From now on in the opposition, the German Christian-Democrats (CDU) have seized this theme. Appellant Olaf Scholz to “behave as a leader” vis-à-vis an ally country threatened with invasion, they also favored arms deliveries to Ukraine, which they were fighting yet when They were in the government, just a few months ago.
Diplomatic Minicruit
It is in this context that an exit from the leader of the German Navy, Vice Admiral Kay-Achim Schönbach, brought water to the mill of those who judge the Government of Olaf Scholz too low screw -Ic of the Kremlin.

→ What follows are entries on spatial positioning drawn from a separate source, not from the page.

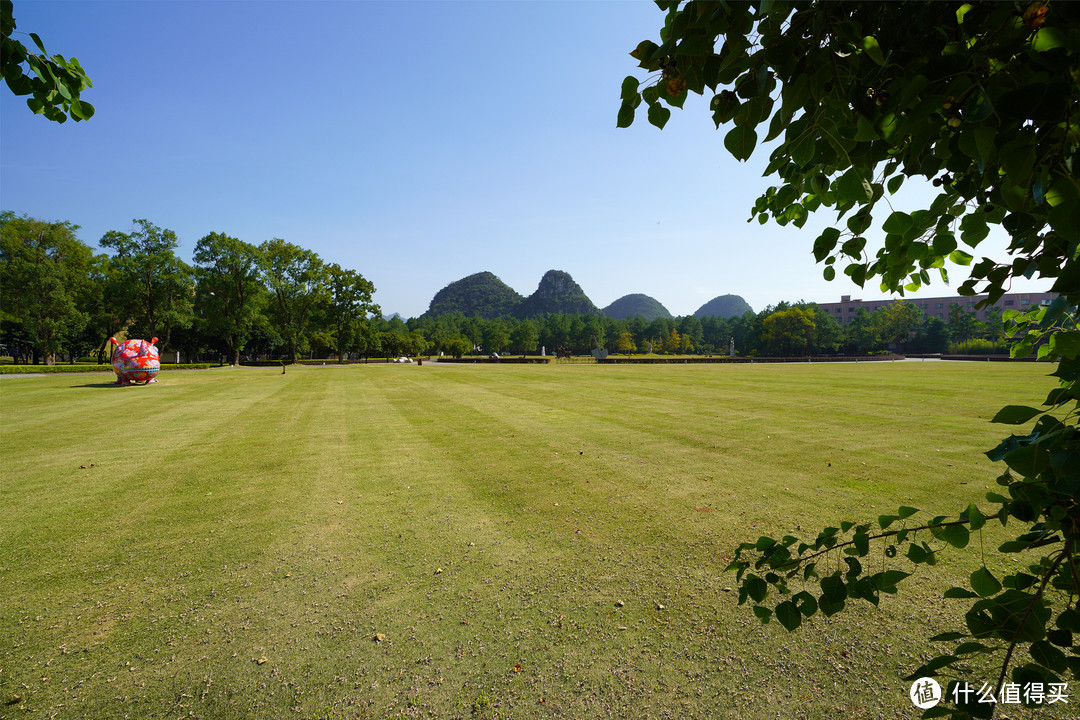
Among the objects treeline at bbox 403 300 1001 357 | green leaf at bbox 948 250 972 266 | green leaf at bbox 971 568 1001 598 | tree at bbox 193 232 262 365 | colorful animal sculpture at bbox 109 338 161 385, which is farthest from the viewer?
treeline at bbox 403 300 1001 357

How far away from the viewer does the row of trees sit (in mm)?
42250

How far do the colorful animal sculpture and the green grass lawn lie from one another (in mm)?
17500

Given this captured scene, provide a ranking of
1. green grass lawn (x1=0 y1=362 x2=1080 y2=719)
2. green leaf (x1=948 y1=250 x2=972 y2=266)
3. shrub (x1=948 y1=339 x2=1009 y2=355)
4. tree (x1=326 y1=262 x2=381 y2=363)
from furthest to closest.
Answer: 1. shrub (x1=948 y1=339 x2=1009 y2=355)
2. tree (x1=326 y1=262 x2=381 y2=363)
3. green grass lawn (x1=0 y1=362 x2=1080 y2=719)
4. green leaf (x1=948 y1=250 x2=972 y2=266)

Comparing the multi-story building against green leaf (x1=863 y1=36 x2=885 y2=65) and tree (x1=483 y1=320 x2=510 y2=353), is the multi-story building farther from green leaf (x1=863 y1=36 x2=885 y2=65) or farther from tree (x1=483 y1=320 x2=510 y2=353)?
green leaf (x1=863 y1=36 x2=885 y2=65)

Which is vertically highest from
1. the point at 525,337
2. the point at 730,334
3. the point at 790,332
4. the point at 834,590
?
the point at 730,334

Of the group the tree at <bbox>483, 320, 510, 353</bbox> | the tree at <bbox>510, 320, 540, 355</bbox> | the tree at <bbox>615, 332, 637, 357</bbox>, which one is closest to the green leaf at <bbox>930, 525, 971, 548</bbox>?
the tree at <bbox>483, 320, 510, 353</bbox>

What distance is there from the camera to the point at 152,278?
47.2m

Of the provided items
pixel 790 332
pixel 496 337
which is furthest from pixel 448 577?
pixel 496 337

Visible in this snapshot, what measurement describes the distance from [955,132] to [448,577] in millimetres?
4717

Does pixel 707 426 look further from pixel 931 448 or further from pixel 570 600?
pixel 570 600

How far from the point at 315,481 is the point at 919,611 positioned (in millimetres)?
7857

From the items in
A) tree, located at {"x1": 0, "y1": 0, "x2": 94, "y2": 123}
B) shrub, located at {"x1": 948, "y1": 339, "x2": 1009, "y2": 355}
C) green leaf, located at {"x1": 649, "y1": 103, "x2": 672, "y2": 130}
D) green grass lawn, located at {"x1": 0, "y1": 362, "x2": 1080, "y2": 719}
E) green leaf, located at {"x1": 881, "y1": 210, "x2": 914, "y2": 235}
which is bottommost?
green grass lawn, located at {"x1": 0, "y1": 362, "x2": 1080, "y2": 719}

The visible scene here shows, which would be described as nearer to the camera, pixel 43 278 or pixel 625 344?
pixel 43 278

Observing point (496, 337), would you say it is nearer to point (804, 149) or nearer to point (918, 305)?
point (918, 305)
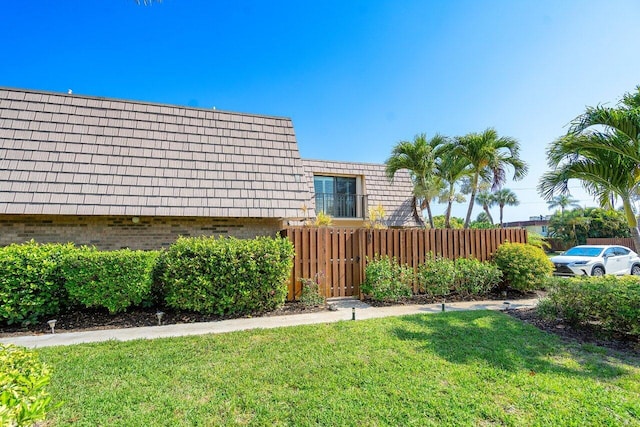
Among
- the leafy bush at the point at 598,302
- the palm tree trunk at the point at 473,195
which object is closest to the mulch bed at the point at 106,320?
the leafy bush at the point at 598,302

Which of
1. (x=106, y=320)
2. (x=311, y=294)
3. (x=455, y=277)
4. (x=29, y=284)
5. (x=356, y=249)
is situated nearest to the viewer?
(x=29, y=284)

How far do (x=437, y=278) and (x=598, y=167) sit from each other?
3974 millimetres

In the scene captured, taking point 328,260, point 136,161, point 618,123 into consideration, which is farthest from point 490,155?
point 136,161

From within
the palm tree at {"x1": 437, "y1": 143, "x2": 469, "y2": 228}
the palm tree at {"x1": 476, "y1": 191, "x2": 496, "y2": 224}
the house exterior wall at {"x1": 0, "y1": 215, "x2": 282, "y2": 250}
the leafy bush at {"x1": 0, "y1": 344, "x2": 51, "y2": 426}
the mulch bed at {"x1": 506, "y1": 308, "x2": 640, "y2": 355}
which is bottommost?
the mulch bed at {"x1": 506, "y1": 308, "x2": 640, "y2": 355}

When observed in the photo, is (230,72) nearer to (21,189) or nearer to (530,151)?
(21,189)

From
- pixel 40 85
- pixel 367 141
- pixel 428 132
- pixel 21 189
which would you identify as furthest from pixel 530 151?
pixel 40 85

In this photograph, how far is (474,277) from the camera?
26.1 feet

At a meeting of a reflection group that was held on Friday, January 21 in New Delhi, whose content circulated on social networks, Schönbach not only qualified “ineptitude” the idea that Russia could invade Ukraine, but also estimated that the Crimean Peninsula, annexed by Russia in 2014, was “party and would not come back” in the giron of Ukraine.
Although Mr. Schönbach quickly made his MEA Culpa, qualifying his declarations of “faults” before submitting his resignation the next day, the incident personally caused a diplomatic minichrise with Ukraine, who without delay convened German ambassador, Anka Feldhusen, after these comments deemed “absolutely unacceptable”.